[Gluster-users] Best practices?

Wed Jan 25 15:14:40 UTC 2012

gluster-users-bounces at gluster.org wrote on 01/24/2012 10:10:15 AM:
>
> On Tue, Jan 24, 2012 at 09:11:01AM -0600, Greg_Swift at aotx.uscourts.gov
wrote:
> > We have to have large numbers of volumes (~200).  Quick run down to
give
> > context.
> >
> > Our nodes would have around 128TB of local storage from several 32TB
raid
> > sets.  We started with ext4, so had a 16TB maximum.
>
> Aside: http://blog.ronnyegner-consulting.de/2011/08/18/ext4-and-
> the-16-tb-limit-now-solved/

kewl

> > So we broke it down
> > into nice even chunks of 16TB, thus 8 file systems. Our first attempt
was
> > ~200 volumes all using the 8 bricks per node (thus 1600 process/ports)
> ...
> > We had issues, and Gluster recommended
> > reducing our process/port count.
>
> So just checking I understand, the original configuration was:
>
> /data1/vol1 .. /data1/vol200
> ...
> /data8/vol1 .. /data8/vol200

correct

>
> Terminology issue: isn't each serverN:/dirM considered a separate 'brick'
to
> Gluster?  I would have thought that configuration would count as 1600
bricks
> per node (but with groups of 200 bricks sharing 1 underlying filesystem)
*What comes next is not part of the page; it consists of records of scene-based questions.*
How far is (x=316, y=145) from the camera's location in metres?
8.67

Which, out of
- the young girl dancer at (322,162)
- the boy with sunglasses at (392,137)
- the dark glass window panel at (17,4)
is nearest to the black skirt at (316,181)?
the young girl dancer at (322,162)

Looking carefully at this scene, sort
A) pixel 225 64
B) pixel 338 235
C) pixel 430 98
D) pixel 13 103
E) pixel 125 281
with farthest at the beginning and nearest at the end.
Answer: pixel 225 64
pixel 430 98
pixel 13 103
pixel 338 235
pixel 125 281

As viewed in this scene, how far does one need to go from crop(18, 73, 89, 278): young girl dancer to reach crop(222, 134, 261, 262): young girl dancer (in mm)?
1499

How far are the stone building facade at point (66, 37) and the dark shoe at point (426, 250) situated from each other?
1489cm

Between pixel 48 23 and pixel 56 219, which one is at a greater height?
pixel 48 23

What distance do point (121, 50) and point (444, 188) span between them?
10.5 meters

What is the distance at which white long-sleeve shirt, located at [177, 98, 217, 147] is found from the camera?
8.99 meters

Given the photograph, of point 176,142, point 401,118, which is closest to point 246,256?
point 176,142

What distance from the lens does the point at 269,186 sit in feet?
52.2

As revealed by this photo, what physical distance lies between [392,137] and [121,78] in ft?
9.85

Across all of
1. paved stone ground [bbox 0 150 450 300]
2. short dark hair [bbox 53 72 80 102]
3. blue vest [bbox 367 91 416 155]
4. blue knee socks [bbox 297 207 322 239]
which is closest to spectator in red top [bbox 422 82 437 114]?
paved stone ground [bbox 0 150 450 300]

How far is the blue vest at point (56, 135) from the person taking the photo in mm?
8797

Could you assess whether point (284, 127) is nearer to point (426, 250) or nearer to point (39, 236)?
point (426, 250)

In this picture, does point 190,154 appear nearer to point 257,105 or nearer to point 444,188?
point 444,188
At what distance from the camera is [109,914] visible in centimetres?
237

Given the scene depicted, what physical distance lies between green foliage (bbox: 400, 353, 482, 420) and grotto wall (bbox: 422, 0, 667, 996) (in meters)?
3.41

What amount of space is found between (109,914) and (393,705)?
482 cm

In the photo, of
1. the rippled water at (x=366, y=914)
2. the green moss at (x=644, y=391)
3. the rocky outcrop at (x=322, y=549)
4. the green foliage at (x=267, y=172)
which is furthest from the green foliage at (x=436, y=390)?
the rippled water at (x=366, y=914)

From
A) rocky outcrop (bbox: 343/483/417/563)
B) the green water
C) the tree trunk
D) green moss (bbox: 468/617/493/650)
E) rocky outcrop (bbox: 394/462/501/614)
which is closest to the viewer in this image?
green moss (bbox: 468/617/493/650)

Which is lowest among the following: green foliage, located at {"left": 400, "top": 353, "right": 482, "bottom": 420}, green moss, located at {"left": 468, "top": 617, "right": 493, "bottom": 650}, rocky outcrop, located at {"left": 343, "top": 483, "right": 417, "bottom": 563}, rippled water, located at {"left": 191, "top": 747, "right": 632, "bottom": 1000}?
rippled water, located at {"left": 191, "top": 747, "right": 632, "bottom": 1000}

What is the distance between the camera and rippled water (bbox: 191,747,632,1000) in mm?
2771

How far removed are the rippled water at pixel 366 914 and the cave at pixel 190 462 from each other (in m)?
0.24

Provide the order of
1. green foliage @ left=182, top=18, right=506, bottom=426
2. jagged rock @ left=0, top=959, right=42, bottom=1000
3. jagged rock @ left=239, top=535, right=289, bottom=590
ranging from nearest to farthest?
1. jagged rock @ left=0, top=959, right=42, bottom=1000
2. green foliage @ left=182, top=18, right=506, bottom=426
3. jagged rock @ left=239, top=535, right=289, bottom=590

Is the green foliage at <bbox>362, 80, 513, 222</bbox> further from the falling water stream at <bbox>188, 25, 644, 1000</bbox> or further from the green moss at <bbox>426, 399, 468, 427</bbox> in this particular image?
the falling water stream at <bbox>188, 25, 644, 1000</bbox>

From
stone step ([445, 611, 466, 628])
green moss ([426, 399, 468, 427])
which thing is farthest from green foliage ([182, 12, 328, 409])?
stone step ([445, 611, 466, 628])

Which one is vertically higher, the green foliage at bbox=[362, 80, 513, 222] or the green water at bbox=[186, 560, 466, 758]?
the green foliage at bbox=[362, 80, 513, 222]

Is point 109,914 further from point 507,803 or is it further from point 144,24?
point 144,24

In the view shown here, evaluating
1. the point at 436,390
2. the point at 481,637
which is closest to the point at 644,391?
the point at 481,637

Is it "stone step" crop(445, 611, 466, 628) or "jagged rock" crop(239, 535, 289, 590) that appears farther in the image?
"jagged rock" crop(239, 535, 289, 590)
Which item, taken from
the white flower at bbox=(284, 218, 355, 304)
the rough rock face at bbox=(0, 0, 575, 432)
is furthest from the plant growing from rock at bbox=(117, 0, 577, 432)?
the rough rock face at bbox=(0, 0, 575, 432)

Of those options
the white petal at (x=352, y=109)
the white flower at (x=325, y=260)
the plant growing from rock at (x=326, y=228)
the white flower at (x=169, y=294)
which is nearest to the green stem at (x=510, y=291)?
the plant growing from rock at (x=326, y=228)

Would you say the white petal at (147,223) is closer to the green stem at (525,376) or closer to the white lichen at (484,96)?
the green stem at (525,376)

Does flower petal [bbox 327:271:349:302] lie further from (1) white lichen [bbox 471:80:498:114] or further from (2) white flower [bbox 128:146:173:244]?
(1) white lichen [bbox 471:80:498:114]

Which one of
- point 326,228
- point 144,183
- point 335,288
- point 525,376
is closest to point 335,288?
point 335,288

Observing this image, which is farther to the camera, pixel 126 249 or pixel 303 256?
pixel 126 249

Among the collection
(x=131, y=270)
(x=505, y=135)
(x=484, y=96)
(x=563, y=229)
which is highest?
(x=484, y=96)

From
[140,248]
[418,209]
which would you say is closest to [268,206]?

You are right... i should have said 1600 bricks/process/ports

For the sake of the conversation I think this expansion to the brick
definition is

Brick: A unique file system on a single storage node that runs a single
glusterfsd process and opens a single listening TCP port. (1 brick = 1
process = 1 port).  A combination of 1 or more bricks compromise a volume.

>
> > First we dropped down to only using 1 brick per volume per node, but
this
> > left us in a scenario of managing growth
>
> Like this?
>
> /data1/vol1   .. /data1/vol25
> /data2/vol26  .. /data2/vol50
> ...
> /data8/vol175 .. /data8/vol200

yes

> I see, so you have to assign the right subset of volumes to each
filesystem.
> I guess you could shuffle them around using replace-brick, but it would
be a
> pain.

very much so

> > So we determined to move to XFS to reduce from 8 partitions
> > down to 2 LVs.  Each would be 64TB each
>
> /data1/vol1   .. /data1/vol200
> /data2/vol1   .. /data2/vol200
>
> i.e. 400 ports/processes/(bricks?) per server.

That was the plan

> > We then ran into some performance
> > issues and found we had not tuned the XFS enough, which also deterred
us
> > from pushing forward with the move.
>
> I don't have any experience with XFS, but the Gluster docs do recommend
it
> as the one most heavily tested.
>
> I saw an old note here about tuning XFS to include extended attributes in
> the inode:
> http://www.gluster.org/community/documentation/index.php/
> Guide_to_Optimizing_GlusterFS
> (although the values shown seem to be defaults to mkfs.xfs nowadays)
>
> Did you find any other tuning was required?

We didn't do much tuning at the front end, which seems to have potentially
been a problem.  After the fact we did add some tuning such as disabling
barriers, atime and diratime.

> This is all extremely helpful - many thanks for sharing your experiences.

>
> BTW I am just in the process of setting up two test systems here.
Somewhat
> smaller than yours, but they are based on this chassis:
> http://www.xcase.co.uk/24-bay-Hotswap-rackmount-chassis-norco-
> RPC-4224-p/case-xcase-rm424.htm
> with Hitachi low-power 3TB drives.
>

thats pretty kewl.. to bad it doesn't do SFF hard drives... that would be
awesome.

-greg